No gathering with people outside your household. No exceptions.

“This is the year to be different,” Pryde said about Thanksgiving. “There’s nothing more protective about the winter holidays. In fact, it’s more dangerous.”

In addition to the rising number of COVID-19 cases that are being detected through testing, there are 5 to 7 percent more cases — asymptomatic or pre-symptomatic — that are unknown, she said. People with COVID-19 can be infectious two days before symptoms develop.

“So the likelihood of getting infected at your Thanksgiving gathering — I don’t care if you’re gathering is three — if one of you is infected, you all are going to be infected,” Pryde said.

Pryde’s own plans for Thanksgiving include delivering plates of food to people outside her household, she said.

Making and delivering food is OK, as long as it’s delivered to the porch, not indoors, and recipients wash their hands after handling the containers, according to Pryde.

Two of the scenarios nobody can count on to be safe, she said:

  • Having Thanksgiving dinner with your college student kids who don’t live at your home, since you or they could have become infected since the most recent tests any of you had.
  • Getting rapid tests, self-quarantining until Thanksgiving and getting together if all the tests are negative.
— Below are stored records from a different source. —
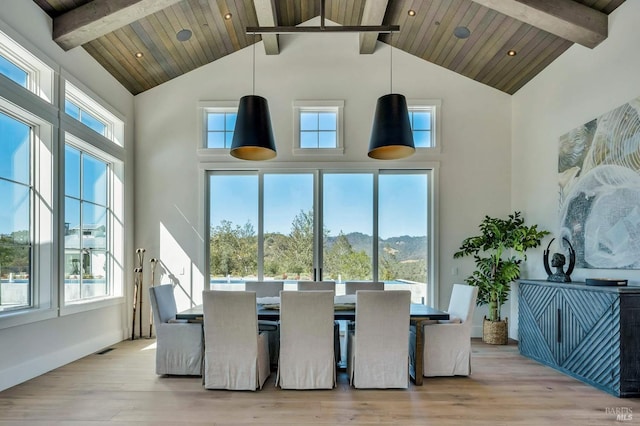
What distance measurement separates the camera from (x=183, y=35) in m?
5.38

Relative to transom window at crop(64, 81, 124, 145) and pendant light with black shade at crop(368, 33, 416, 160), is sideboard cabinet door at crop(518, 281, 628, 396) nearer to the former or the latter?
pendant light with black shade at crop(368, 33, 416, 160)

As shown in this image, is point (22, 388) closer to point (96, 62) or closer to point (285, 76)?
point (96, 62)

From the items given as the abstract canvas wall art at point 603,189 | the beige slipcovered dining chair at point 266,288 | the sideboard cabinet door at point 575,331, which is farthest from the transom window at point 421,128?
the beige slipcovered dining chair at point 266,288

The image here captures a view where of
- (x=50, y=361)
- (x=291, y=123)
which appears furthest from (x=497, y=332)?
(x=50, y=361)

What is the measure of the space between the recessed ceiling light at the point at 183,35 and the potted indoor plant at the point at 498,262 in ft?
15.8

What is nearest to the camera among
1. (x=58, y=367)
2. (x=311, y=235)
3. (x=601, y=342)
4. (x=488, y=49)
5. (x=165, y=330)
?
(x=601, y=342)

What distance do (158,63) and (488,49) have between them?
15.0 feet

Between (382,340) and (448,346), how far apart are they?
2.71ft

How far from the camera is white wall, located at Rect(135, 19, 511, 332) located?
620 cm

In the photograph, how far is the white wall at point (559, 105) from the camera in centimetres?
403

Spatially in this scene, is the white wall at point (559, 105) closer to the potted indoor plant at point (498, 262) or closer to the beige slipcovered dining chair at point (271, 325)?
the potted indoor plant at point (498, 262)

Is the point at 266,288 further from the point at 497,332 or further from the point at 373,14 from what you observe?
the point at 373,14

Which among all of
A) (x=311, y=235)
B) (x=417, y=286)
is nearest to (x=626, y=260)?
(x=417, y=286)

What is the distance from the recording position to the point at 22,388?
3.71 metres
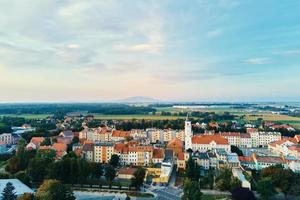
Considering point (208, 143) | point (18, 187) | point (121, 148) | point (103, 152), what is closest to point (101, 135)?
point (103, 152)

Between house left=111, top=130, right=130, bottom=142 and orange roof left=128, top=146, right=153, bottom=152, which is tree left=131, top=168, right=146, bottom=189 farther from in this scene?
house left=111, top=130, right=130, bottom=142

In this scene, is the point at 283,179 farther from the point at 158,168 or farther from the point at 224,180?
the point at 158,168

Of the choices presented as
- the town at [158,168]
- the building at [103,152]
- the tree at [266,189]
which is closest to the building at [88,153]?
the town at [158,168]

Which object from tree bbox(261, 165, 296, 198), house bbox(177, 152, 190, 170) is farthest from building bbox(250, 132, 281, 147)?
tree bbox(261, 165, 296, 198)

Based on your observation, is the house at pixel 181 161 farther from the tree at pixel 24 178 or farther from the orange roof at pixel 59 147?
the tree at pixel 24 178

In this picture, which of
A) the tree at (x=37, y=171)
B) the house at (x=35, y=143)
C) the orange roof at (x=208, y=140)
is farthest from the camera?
the house at (x=35, y=143)

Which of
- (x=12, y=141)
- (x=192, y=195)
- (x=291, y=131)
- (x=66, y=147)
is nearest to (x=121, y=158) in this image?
(x=66, y=147)

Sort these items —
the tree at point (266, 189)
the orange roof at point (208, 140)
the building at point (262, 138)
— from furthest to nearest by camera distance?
the building at point (262, 138), the orange roof at point (208, 140), the tree at point (266, 189)

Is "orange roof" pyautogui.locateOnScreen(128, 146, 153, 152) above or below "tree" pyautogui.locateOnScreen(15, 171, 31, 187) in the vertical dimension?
above
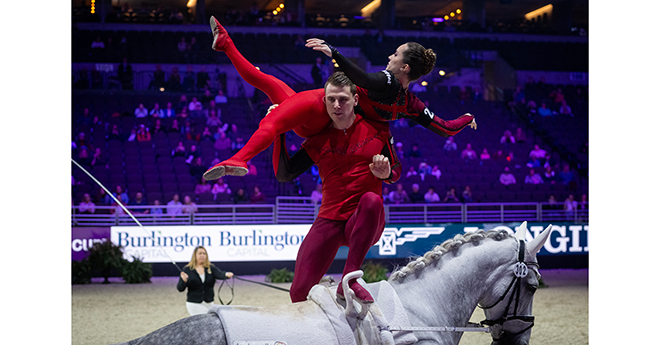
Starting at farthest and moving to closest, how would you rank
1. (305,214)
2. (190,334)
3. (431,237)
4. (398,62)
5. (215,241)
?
(305,214) → (431,237) → (215,241) → (398,62) → (190,334)

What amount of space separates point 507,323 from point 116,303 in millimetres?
7310

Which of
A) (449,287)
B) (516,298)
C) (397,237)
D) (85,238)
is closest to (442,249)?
(449,287)

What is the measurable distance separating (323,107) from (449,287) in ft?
3.33

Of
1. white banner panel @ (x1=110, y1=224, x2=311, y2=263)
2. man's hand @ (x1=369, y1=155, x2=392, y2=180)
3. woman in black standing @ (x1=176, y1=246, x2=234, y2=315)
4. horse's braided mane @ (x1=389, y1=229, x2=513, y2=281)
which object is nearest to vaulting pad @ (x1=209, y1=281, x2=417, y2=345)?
horse's braided mane @ (x1=389, y1=229, x2=513, y2=281)

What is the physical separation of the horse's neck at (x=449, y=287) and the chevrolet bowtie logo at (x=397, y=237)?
805 cm

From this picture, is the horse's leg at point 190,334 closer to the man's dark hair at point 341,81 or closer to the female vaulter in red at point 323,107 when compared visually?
the female vaulter in red at point 323,107

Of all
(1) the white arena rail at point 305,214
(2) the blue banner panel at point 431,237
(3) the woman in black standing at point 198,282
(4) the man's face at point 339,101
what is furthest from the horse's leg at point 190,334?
(1) the white arena rail at point 305,214

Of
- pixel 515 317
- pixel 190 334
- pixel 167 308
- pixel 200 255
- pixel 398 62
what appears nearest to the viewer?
pixel 190 334

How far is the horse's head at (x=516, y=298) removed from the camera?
2578 mm

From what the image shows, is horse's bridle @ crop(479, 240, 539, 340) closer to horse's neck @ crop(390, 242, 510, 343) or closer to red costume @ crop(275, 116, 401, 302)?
horse's neck @ crop(390, 242, 510, 343)

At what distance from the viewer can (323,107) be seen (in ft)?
8.61

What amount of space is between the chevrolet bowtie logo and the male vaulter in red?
26.4 ft

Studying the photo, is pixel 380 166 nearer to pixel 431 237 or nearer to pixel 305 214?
pixel 431 237

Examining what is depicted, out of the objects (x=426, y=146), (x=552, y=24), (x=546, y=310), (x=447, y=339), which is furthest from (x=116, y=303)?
(x=552, y=24)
That’s due to a 20 percent chance of getting a false-negative result, Pryde said.

“People need to think about this,” she said. “If you have Thanksgiving with someone and two to three days later you get sick, you will know you have infected everybody.”

Despite the warnings, Pryde said she’s dreading an explosion of new cases after the holiday.

Something else to consider by those who plan to disregard the warnings is that hospitals are already filling up, she said. And unlike this past spring, when health care workers from across the country went to help with the COVID-19 outbreak in New York, that kind of help from outside the area isn’t available now.

“We’re all in the same boat now,” Pryde said. “No one is going to be able to come and bail us out.”

Carle Foundation Hospital had 69 COVID-19 patients as of Wednesday. OSF HealthCare has declined to share the number of COVID-19 patients in its local hospitals, but, Pryde said, “trust me when I say hospitals are filling up.”

As hard as the holidays are going to be, she encouraged keeping in mind that vaccines are on the horizon for next year.

Pryde said she thinks it’s a bit optimistic to believe there will be widespread vaccine availability by next spring, but as long as vaccine developments remain on track, she expects to have enough vaccine to start holding some community vaccination clinics by summer.

“We have to do everything in our power to get to that point,” she said.